Mrs. B also lit up and waited.

"I think I’ll have a proper drink" Mrs. A said cheerfully, apparently no longer interested in the subject at hand.

She signaled the waiter who rushed over with a bottle of vodka which was taken up eagerly and also straight.

The wine was abandon.

It was time.

"Oh" said Mrs. A distractedly "who was there?"

Mrs. B smiled in a rather predatory way..

" It was an intimate soiree really, but there were some interesting people there. "Lot’s of Eurotrash."

Mrs. B appeared suddenly bored.

" There was that artist from New York, the one that paints those freaky nudes. "Brilliant. We own a few of his works. "Let me see...that senator from Alabama. "Now that I think about it it was rather tacky inviting him. "I hear he’s a terrible racist homophobe. "Don’t you agree...tacky?"

"Yes" said Mrs. A gravely "I hear he’s just awful!"

Both women shuddered delicately and took healthy slugs of vodka.

"I would have invited that senator from Utah, he’s an acceptable politician and a delightful man. "We had him for drinks one night."

"We did too" Mrs. A stumbled "before the divorce I mean."

Mrs. B hummed. "When I divorced my fifth husband I took up with razor blades and pills and did all sorts of things. "Tell me, was it a quickie?"

"Las Vegas. "It used to be Mexico but then I don’t need to tell you that!" Mrs. A said rudely.

" I recommend Vegas too. "With all the political warfare down there it’s simply not worth it."

"No" Mrs. A said boozily. They killed the bottle and ordered another.

" I wonder" said Mrs. A "how Cora is? "She went under the knife last week and no one’s heard from her since."

" I’ve never resorted to plastic surgery." Mrs. B lied. She’s resorted to it twice.

" Cora’s already had a boob job and a face peel. "She never said so but I heard she got her snatch tightened too!"

Mrs. B looked shocked then recklessly thought what a good idea that was. Supercunt.

" I’ve though about plastic surgery" Mrs A slurred "but I don’t want to end up looking like Jocelyne Wildenstein."

Mrs. B nodded.

"We has her for drinks once. "Our butler fell in love with her."
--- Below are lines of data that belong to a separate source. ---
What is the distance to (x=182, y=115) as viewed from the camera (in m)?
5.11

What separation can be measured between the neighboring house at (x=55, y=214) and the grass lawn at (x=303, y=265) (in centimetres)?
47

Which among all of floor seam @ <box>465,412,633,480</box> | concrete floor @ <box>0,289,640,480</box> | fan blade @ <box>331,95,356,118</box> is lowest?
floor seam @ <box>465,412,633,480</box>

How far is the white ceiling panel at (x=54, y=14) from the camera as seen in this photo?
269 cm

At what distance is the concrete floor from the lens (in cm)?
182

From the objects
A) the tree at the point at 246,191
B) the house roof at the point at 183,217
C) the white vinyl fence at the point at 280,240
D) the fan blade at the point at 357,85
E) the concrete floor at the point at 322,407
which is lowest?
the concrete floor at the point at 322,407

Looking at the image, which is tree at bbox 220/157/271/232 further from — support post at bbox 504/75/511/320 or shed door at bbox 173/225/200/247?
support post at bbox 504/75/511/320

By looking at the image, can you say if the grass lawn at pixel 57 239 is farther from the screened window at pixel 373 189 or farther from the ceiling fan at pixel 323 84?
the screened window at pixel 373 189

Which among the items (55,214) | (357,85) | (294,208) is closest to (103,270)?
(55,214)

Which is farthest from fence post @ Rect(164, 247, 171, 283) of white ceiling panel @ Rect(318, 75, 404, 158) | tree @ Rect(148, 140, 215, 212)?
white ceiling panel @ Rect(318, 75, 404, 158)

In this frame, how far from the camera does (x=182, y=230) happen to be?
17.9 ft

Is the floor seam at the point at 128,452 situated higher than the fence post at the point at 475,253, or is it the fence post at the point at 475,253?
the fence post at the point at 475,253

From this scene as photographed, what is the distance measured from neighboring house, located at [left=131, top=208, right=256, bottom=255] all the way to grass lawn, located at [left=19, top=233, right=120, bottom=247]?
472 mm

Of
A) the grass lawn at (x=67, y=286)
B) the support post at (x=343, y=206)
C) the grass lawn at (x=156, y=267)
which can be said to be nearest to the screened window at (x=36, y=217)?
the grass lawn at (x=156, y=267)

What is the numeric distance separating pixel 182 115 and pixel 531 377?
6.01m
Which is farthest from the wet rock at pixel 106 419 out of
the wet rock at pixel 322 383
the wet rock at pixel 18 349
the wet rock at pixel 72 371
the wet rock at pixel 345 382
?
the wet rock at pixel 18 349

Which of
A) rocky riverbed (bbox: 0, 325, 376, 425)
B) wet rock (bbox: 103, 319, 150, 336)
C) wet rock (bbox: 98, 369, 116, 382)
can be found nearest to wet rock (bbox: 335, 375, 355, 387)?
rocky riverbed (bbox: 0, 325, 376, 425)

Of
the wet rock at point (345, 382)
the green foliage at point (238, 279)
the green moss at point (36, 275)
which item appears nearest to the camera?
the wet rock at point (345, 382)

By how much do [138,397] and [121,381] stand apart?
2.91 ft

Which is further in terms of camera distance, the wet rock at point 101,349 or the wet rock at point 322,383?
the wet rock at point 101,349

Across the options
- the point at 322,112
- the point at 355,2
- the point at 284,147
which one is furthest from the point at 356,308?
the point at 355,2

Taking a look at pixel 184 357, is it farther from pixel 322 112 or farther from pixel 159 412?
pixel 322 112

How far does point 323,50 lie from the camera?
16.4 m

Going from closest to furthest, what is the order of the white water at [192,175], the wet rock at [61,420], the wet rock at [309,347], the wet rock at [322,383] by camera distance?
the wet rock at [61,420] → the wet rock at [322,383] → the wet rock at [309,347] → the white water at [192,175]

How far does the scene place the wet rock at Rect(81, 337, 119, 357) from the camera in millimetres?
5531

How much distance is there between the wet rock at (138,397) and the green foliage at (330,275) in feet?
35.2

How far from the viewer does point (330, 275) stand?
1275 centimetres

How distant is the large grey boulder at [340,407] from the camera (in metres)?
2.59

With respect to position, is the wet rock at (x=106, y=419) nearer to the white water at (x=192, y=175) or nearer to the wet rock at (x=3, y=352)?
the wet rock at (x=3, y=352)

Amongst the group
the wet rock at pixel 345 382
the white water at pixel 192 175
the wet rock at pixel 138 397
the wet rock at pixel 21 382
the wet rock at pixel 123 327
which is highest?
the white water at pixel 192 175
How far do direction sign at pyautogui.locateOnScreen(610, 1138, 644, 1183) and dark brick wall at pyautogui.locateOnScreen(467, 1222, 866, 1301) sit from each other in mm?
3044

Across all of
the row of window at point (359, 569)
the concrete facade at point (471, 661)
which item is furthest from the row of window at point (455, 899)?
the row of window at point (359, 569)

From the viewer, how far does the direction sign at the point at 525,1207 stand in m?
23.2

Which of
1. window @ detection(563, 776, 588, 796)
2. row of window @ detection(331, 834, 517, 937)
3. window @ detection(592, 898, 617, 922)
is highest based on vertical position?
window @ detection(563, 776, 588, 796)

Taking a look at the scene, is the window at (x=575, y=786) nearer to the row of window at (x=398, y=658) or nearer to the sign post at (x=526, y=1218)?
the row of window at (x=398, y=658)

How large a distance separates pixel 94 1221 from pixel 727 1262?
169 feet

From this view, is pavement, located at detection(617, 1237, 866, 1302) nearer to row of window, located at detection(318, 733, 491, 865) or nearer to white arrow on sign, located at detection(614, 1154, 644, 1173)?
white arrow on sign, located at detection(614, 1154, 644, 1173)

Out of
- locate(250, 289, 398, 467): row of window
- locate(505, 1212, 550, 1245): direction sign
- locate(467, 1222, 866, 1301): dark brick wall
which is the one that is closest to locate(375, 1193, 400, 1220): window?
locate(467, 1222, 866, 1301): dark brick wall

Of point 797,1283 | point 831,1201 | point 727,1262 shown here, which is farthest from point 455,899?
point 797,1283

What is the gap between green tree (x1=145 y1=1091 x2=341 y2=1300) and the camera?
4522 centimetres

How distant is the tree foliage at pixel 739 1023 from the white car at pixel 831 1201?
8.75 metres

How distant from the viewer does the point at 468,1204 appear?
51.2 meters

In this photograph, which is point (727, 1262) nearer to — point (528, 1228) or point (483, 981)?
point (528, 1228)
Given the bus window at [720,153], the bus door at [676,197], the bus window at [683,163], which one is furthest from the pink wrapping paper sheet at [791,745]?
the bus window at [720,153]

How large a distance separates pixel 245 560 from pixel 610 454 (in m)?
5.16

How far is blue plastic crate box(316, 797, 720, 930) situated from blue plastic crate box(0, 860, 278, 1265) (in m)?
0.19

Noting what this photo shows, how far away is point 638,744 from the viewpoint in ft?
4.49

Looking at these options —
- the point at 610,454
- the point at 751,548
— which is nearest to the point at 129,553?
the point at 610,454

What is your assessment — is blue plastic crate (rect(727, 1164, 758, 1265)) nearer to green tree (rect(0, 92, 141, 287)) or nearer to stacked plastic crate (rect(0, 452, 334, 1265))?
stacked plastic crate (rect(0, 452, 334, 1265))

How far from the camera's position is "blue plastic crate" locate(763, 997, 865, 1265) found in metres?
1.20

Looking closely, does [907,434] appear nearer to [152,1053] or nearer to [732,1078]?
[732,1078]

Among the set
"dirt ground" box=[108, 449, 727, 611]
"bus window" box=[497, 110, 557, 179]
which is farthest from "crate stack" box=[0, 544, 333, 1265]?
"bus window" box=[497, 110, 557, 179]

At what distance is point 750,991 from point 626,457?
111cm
On cue they roared with laughter.

"Your butler is gay I hope?" Mrs. A giggled.

"Of course. "One night when my seventh husband was out he took me to a gay bar."

"How was it? "Divine?"

"Oh smashing. "We didn’t come home until breakfast. "I danced the night away. "I even---"

Mrs. B’s head hit the table soon followed by Mrs. A’s.

Their luncheon would be legendary if told properly...over drinks.